Ki Longfellow's Blog, page 3
December 5, 2011
Cooking the Books
I've neglected my poor wee blog for so long now, I must relearn whatever it was I learned before. Think I'll noodle about for a bit, get a feel for the old place before really diving in. How interesting that the first thing that comes to mind is: "the writer is a lonely hunter." Or: "I write, lonely as a cloud." Or: "lonely as clod" if the words will not come on a given day. Or the terribly obvious: "I write, therefore I am."
This is what feels best to me: I AM, therefore I write.
Over the last two years (two years since I've blogged! at this rate, by next month I'll be ready for my first walker) things have changed radically in the world of the writer. For a hundred years or so, the publisher has been mightier than the pen. A tremendous industry grew up around us. They told us what we could write and how to write it. They designed our covers. They pushed us into bookstores. Or out. If we would not or could not comply, we simply weren't published. That is, unless we dared to publish ourselves. And oh, what an outcry from the "industry". Vanity press, they called it. Conceit and folly! Only worthless writers need publish themselves, said they. Writers like Walt Whitman, Virginia Woolf, Mark Twain, Edgar Allen Poe, T.S. Eliot, Deepak Chopra, Margaret Atwood…and other such worthless ilk. They sneered, they laughed. And we bought it. Everyone bought it.
They broke our hearts.
And for those they "allowed" to join them, those they considered "real" writers? They cooked the books.
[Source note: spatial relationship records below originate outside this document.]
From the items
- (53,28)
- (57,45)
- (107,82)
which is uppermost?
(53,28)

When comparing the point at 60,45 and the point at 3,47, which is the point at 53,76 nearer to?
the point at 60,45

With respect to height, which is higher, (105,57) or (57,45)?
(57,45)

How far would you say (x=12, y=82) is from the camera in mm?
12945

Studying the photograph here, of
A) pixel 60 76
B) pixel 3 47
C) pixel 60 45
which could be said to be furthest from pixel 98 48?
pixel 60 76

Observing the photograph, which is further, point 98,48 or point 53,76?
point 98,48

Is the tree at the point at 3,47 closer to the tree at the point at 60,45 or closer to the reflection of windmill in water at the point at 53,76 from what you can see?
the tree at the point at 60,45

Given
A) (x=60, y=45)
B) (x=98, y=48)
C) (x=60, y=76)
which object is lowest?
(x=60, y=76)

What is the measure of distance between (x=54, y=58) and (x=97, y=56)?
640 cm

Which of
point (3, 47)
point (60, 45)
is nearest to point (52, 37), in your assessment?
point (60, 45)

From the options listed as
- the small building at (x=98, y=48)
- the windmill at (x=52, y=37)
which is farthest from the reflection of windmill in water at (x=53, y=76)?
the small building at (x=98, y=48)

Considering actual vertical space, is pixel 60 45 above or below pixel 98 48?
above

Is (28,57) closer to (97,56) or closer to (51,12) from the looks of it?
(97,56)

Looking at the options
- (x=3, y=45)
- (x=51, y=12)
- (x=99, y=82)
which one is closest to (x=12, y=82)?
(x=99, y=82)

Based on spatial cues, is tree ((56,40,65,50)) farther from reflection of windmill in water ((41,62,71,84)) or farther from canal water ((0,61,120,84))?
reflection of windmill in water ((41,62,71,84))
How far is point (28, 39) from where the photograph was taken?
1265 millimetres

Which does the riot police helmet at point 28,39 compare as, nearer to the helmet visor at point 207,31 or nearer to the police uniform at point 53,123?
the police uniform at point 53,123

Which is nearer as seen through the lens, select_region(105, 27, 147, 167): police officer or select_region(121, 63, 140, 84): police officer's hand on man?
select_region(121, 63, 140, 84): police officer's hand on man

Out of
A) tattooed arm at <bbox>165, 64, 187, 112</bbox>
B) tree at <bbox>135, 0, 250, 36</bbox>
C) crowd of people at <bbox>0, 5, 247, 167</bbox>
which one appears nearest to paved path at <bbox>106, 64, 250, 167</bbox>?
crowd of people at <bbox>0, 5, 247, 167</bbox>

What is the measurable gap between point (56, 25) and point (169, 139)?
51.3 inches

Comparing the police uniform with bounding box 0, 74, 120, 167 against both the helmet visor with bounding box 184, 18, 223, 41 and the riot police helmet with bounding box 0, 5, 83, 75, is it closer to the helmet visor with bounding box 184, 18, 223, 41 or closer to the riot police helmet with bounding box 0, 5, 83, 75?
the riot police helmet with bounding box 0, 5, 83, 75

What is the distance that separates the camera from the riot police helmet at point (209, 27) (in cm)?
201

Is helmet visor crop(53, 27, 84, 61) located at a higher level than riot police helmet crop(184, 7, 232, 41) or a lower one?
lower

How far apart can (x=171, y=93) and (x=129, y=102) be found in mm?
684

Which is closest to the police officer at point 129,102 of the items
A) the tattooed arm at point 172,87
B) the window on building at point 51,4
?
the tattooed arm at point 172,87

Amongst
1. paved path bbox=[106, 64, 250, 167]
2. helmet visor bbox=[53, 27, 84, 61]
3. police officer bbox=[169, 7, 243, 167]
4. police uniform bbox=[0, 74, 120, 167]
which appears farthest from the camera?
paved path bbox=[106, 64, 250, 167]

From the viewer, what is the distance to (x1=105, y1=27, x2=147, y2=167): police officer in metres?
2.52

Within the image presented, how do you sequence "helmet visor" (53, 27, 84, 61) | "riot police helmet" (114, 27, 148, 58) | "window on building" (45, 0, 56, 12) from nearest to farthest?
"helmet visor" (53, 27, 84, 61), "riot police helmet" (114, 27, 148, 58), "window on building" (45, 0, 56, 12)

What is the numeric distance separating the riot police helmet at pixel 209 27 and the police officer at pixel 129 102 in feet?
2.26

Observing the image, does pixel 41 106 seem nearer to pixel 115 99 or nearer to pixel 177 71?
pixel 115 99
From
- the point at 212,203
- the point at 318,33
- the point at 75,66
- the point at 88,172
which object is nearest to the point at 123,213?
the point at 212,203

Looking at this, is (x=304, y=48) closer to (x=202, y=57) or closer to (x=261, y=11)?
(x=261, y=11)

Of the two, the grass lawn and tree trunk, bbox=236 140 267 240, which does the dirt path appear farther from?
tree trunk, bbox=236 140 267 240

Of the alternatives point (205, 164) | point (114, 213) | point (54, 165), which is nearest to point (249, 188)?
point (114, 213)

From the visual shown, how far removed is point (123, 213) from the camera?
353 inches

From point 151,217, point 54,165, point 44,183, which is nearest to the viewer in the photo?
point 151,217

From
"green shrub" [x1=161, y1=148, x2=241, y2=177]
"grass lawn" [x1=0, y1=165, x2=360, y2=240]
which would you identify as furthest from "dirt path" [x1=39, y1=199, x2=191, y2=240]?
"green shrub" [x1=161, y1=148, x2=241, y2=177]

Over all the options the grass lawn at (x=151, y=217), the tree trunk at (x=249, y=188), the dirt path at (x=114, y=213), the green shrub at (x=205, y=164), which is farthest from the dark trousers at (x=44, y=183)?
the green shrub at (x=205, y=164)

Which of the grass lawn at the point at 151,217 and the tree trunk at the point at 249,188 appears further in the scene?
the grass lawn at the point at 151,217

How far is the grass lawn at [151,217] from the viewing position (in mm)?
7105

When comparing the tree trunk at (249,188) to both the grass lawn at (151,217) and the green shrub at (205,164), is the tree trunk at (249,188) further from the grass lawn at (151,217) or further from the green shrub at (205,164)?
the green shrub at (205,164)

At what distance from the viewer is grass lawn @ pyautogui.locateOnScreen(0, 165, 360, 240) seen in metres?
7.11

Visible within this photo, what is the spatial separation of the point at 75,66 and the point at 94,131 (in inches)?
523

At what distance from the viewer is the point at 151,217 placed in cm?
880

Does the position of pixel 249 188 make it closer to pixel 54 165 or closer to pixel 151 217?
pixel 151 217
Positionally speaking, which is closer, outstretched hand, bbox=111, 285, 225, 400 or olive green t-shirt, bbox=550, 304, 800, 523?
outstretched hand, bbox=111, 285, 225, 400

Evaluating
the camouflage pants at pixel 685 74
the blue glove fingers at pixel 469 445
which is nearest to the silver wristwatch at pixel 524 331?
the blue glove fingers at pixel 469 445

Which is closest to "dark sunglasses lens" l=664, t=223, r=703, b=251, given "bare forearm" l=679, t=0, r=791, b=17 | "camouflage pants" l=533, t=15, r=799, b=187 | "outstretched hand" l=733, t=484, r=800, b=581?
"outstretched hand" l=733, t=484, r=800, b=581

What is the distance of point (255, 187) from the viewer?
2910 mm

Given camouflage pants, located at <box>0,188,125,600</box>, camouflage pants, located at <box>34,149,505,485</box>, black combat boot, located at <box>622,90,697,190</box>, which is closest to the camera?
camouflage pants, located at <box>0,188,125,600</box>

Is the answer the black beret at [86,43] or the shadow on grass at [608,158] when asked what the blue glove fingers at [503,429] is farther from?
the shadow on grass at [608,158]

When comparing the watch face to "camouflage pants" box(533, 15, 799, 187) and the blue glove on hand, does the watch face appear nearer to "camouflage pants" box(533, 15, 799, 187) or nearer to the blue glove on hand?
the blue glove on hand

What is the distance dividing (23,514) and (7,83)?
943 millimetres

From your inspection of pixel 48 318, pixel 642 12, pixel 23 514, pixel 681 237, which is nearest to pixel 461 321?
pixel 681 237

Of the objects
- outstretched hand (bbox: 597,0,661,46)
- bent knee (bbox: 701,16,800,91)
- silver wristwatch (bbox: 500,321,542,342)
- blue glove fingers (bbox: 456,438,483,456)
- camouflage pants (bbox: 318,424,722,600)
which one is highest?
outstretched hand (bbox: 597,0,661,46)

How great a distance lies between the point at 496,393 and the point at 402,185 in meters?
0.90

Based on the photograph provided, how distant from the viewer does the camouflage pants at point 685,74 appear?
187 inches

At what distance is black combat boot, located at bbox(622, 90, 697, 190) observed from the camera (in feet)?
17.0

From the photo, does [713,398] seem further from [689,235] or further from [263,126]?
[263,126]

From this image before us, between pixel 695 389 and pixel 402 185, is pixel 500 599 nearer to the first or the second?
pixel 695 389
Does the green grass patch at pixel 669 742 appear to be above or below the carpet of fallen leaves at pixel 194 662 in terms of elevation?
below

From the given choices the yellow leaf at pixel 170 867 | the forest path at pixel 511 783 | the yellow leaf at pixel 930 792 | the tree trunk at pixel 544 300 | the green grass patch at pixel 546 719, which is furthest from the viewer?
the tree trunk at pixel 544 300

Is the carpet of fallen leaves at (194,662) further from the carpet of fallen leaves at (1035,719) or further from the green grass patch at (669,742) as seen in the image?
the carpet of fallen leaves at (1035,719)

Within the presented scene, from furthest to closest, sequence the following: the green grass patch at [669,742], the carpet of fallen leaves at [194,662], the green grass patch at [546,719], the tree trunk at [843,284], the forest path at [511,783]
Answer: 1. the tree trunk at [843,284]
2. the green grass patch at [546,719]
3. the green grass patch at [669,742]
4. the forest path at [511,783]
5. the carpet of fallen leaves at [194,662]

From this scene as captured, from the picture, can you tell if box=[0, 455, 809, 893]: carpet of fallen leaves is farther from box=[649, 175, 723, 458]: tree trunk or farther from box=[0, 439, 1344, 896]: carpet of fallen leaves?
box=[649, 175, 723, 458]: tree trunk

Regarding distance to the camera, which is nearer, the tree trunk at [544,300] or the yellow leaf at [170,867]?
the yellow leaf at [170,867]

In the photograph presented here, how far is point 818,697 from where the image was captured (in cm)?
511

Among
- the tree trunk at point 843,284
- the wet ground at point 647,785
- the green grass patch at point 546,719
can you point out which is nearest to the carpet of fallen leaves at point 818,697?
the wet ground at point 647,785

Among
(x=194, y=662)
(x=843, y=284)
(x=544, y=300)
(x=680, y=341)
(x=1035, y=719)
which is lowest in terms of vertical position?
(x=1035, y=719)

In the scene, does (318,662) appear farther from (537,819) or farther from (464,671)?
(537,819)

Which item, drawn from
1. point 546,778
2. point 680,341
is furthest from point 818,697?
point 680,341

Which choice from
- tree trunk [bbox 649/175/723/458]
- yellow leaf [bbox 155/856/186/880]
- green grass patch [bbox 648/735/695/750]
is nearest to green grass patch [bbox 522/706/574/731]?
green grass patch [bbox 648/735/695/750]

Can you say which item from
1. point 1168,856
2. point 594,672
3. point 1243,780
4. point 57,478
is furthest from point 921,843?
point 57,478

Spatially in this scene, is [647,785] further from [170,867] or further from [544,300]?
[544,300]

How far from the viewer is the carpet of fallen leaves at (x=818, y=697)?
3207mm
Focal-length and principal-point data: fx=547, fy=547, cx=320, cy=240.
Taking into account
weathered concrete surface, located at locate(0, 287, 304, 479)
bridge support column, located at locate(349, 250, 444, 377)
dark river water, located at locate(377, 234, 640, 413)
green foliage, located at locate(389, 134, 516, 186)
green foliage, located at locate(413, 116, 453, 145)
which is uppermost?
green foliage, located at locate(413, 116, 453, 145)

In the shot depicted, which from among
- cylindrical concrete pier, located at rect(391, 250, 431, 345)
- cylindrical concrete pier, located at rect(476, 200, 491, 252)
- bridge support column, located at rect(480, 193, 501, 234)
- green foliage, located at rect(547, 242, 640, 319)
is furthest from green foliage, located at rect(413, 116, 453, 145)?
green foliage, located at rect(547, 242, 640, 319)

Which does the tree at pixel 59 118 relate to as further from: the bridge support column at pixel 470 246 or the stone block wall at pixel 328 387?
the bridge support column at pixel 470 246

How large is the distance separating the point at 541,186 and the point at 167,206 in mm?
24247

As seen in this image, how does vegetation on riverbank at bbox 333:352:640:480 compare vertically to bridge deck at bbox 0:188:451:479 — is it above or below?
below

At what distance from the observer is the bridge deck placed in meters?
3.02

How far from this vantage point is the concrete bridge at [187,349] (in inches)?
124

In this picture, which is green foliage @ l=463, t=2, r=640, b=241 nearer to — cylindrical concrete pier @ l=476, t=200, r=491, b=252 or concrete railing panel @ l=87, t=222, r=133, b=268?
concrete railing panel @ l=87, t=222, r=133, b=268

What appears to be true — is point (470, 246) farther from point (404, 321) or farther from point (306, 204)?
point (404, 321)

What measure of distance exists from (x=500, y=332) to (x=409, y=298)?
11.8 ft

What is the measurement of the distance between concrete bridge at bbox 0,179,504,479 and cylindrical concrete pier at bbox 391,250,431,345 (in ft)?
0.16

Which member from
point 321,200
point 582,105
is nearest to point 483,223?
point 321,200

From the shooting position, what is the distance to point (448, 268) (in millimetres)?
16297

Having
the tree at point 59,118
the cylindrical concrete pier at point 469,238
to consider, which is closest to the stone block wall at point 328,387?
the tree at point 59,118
Wee sidebar: I'll never forget being shunted into a rather shabby, rather useless little room at the London offices of Harper Collins (my first publisher) and being told by the receptionist, oh so secretly: "They think you writers are nuisances. We're told to keep you in here so you won't wander about and bother people."
But ah, the internet has changed all that, oh lordy has it. The industry that lived off us for so long is scrambling for its very life. Just as the music "industry" went down, the publishing industry is going down. One by one, they disappear, or get bought by Bertelsmann, the German behemoth. I think there are seven majors left. As I write this, we could be down to six. We writers are supposed to mourn this. And I do admit the cache of being under the wing of Random House or Doubleday (I've been there; it's cold) still has its hold on an unpublished writer's mind. But that will pass. It's passing now. And all because of the internet which spawned amazon and those who would be amazon like Barnes & Noble. It gave birth to the ebook.
Without fear of snide remarks, we can publish ourselves. We can promote ourselves. Bedad, we can design our own covers! In the day of the Big Publisher, we weren't allowed a single word about how our book would look. I always thought that how my books looked meant that the door in a big publishing house with a sign that read: Art Department opened into a broom closet.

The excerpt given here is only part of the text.